Firms must fine-tune their corporate governance mechanisms to prevent unethical behaviour and take quick action once they are found, says Professor Cheng Qiang from the SMU School of Accountancy.
Back to Research@SMU Issue 17 (Aug 2014)
Photo Credit: Cyril Ng
By Dora Yip
SMU Office of Research (11 Jul 2014) – When a company revises and restates its financial statements due to errors in accounting, it shakes investor confidence and has profound consequences on the company’s stock price and future earnings. In some cases, these errors may be intentional, whether they involve outright fraud or managers wanting to report higher earnings to placate investors.
Professor Cheng Qiang, who is the Associate Dean (Research) at the Singapore Management University (SMU) School of Accountancy, studies the phenomenon of companies engaging in unethical behaviour. “Why do they do this? Why don't they realise the consequences of their behaviours and design better mechanisms to address such behaviours?” he asks.
His research focuses on governance issues as well as how to fine-tune corporate governance mechanisms, such as Chief Executive Officers’ (CEOs) employment and severance pay agreements, to combat unethical and financially damaging behaviour.
Building up credibility takes years
In their research study that was published earlier this year in The Accounting Review, Professor Cheng and his co-authors found that firms which had issued material restatements experienced a significant decrease in credibility of earnings for up to three years following the announcement.
“We found that there were severe consequences if a firm performed accounting tricks. It took almost three years for it to fully regain investors’ confidence. Also, if investors didn’t trust the company, they would be unwilling to fund its future projects,” he says.
Although many companies are aware of this, the problem often lies in delayed intervention. Professor Cheng’s research showed that companies that did not take prompt action experienced a prolonged dip in investor confidence. “Companies need to see the outcome before they react. Some companies that have restated their numbers resorted to firing their CEOs, or replacing their auditors and board members. This is too late. Instead of reacting to the issues, what can they do to prevent it from happening in the first place?”
With his research receiving widespread media attention – it was featured in both The Wall Street Journal and The CPA Journal – Professor Cheng is optimistic that more people will recognise the need to design better mechanisms to prevent unethical corporate behaviour. “The tricky part is to design corporate governance in such a way that managers will not have the incentive to engage in unethical behaviour,” he notes.
Dealing with manager ‘short-termism’
Addressing managerial ‘short-termism’ (or an excessive focus on short-term results at the expense of long-term interests) has been an important issue for many companies, as unethical actions are often motivated by the urgency for short-term gains over long-term accountability.
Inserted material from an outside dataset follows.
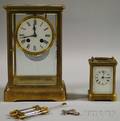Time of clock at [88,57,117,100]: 12:14
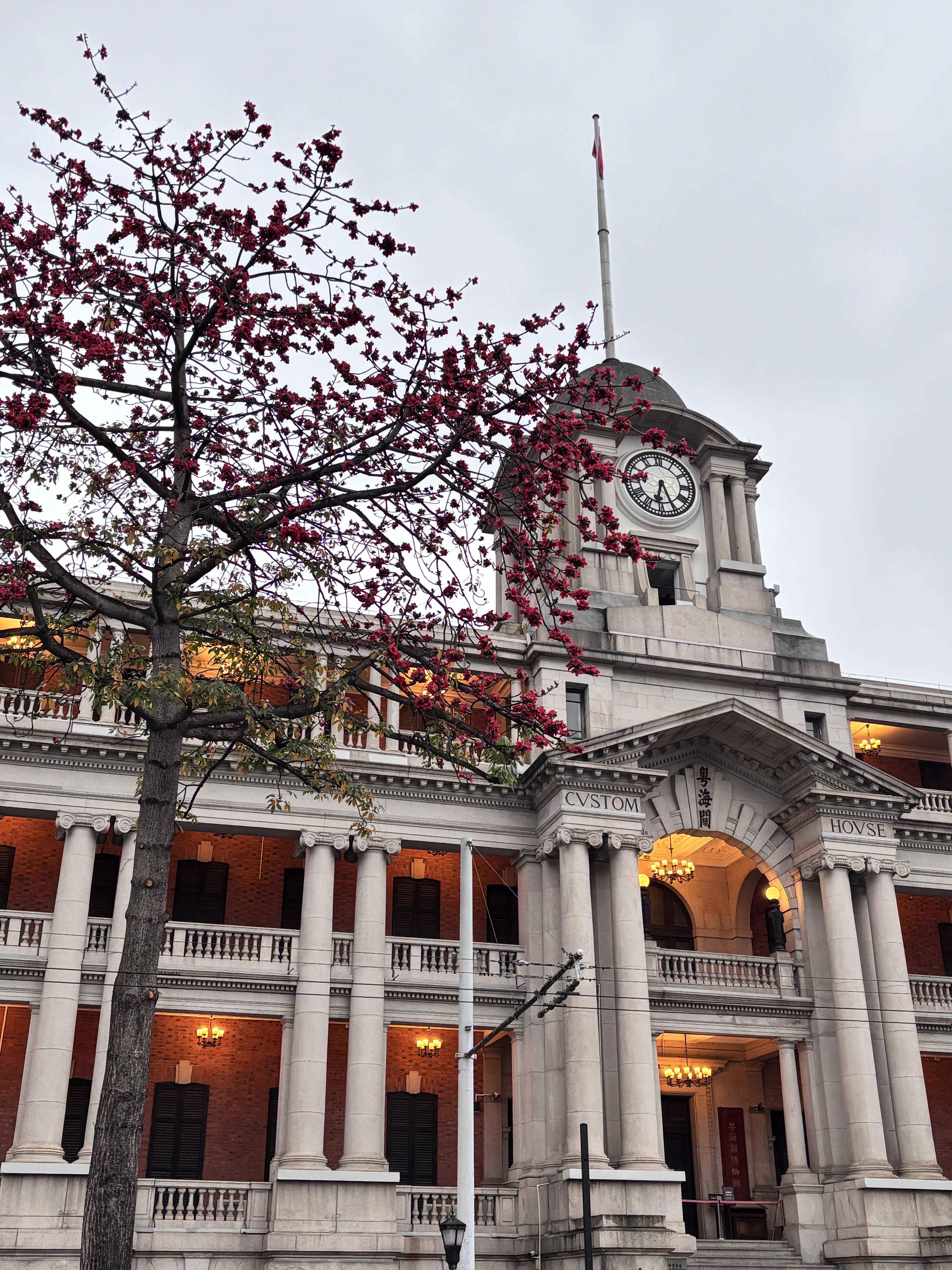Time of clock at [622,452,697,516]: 6:25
Professor Cheng examines the impact of CEO contractual protection on managerial ‘short-termism’. He found that firms with CEO contractual protection in the form of employment and severance pay agreements were less likely to engage in real earnings management. This signalled a deviation from optimal operation and investment strategies. Companies also tended to adopt a longer-term approach as the duration and monetary strength of CEO contractual protection increased.
“In other words, if the CEOs cannot be fired for three to five years, they are likely to do their best in the longer term, and feel less pressed to engage in short-term, myopic behaviour to please shareholders and board members,” he explains.
Influencing corporate action
Despite the compelling data, Professor Cheng says the real challenge is to convince his peers of his findings. “Much of this stem from their reluctance to accept research that attempts to change the existing paradigm. It takes very rigorous analyses to convince others that what we document is not driven by biases. If our results are different or inconsistent with other findings, people will ask why,” he says.
He is confident though, that his research on corporate governance and disclosure will continue to make an impact on the field. He hopes that managers will look at his findings and think about how to design better governance mechanisms that are in the best interests of stakeholders, not just themselves.
Professor Cheng hopes to collaborate with his colleagues from the School of Law and Lee Kong Chian School of Business to further explore the role of regulators, and how to engage them so that unethical behaviour in financial reporting is minimised. He is also looking at teaming up with colleagues from the School of Information Systems to find better ways of collecting information on corporate disclosure from the Internet.
“It would really hearten me if my research can shed some light on the costs and benefits of governance mechanics, help researchers gain a better understanding, and enable companies to design better governance mechanisms,” he says.